Cavalrymen under Brig. Gen. John Hunt Morgan, who was not exactly sure what to do with her, so he turned her over to Brig. Gen. Nathan Bedford Forrest, captured her.

Forrest very quickly sent the Creole woman from New Orleans to Shelbyville, where the provost marshal, Alexander McKinstry, ordered a court to be convened.

Based upon evidence found on her person, Cushman was found guilty and ordered to be hanged.

Upon hearing the verdict, almost immediately the former actress became “dreadfully ill.” As Bragg’s army was occupied with defending itself from the assault on Rosecrans’ men in June 1863, and Pauline so “dreadfully ill.” there seemed no real hurry to hang her.

So, when Bragg’s men left the area, they simply “forgot” about her.

Their “forgetfulness” was just what the doctor ordered, and her health improved quite rapidly.

She headed to the safety of Nashville, and once behind Federal lines, her short career as a spy came to an abrupt end.

Rose O’Neal Greenhow, herself an inmate of a Washington prison, somehow managed to relay valuable information to an adjutant general on the staff of Beauregard when he visited her on Dec. 26, 1861.

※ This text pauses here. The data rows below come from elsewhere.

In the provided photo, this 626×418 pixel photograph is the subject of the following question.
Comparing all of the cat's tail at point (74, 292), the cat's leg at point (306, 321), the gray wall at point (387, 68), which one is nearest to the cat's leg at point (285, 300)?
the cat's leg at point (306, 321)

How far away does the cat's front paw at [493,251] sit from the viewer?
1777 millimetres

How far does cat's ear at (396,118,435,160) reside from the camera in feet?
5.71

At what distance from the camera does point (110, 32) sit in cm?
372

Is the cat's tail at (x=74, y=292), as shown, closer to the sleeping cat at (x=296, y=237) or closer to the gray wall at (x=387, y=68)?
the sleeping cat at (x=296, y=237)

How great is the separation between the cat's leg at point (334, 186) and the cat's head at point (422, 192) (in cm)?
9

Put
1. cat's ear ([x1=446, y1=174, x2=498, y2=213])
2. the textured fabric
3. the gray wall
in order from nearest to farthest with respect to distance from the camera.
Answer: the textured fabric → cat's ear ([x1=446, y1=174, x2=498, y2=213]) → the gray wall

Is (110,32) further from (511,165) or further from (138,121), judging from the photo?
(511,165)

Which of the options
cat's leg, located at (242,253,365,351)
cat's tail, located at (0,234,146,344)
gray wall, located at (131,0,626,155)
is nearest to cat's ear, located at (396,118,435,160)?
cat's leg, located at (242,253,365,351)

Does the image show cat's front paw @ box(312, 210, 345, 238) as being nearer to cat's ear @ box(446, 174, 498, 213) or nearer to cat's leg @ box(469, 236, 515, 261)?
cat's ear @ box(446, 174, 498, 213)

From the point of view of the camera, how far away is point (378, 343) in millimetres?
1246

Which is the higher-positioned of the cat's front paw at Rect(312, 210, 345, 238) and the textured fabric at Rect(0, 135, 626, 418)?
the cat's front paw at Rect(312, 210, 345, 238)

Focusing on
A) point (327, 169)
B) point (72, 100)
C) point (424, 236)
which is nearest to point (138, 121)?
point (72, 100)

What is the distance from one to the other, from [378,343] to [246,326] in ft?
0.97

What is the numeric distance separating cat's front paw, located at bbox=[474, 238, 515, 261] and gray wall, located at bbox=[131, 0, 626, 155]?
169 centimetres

Rose, a widow and social queen of Washington at age 40, listened very attentively to the many politicians and influential men of the government, among them, John C Calhoun, James Buchanan, and Senator Henry Wilson of Massachusetts.

Union General George B. McClellan had commented “that looking back in retrospect at the debacle at Bull Run partly resulted from non-military events … the rebels knew our plans as soon as we did.” McClellan suspected that someone in Washington was giving away military secrets and hired private detective, Alan Pinkerton, to find them.

After several months and sifting through many records, the trail led Pinkerton to Greenhow.

The detective and some of his best men began surveillance of the 43-year-old socialite, but were so suspicious in their actions, that it was they who were arrested by the local police.

They were freed after an assistant secretary of state came to their rescue the next day.

A few hours later on this Aug. 23, Rose, was arrested and remained in prison for nearly eight months without a hearing.

Although threatened with being charged with treason, she refused to incriminate herself.

The authorities were not sure just what to do with her as no federal charges had been levied.

Finally, on Feb. 15, 1862, by order of the War Department, Rose Greenhow, was transferred as a political prisoner from the Old Capitol Prison in Washington to Fortress Monroe, her new place of detention.

Then, on June 2, after much protest, she signed a document promising not to return north of the Potomac River without permission of the secretary of war after having been “set at liberty beyond the lines of the U.S.

Army.” This was the first time in U.S. history that authorities had banished a resident from the nation’s capital – and this resident just happened to be a woman! Not every one was caught; including Rutherford County’s own Mary Kate Patterson.

Her involvement in the activities of the Coleman Scouts is well known.

Not only was she a close friend of young Sam Davis, but also she would later marry his brother, John.

The lovely, vivacious, brunette had no problem crossing Federal lines and in a letter to the Confederate Veteran magazine, she wrote: “I always kept on the good side of the Commanding General and could get passes when I desired to do so.” The unpleasant task of discovering Sam Davis’ fate apparently fell to 20-year-old Mary Kate, who approached Union Maj. Gen. L. Harrison Rousseau for a pass to Pulaski.

“Kate pleaded that a dear aunt there was nearing death and that she had to rush to her bedside.

Major General Rousseau advised Mary Kate to wait until morning to begin the journey, but she would not be stopped.

She and Willie Woodruff, a 9-year-old cousin, set out immediately for Pulaski in a horse and buggy, hoping against hope that it was not Sam who had been hanged,” wrote Marion Dunn in an article entitled, “The Unsinkable Mary Kate.”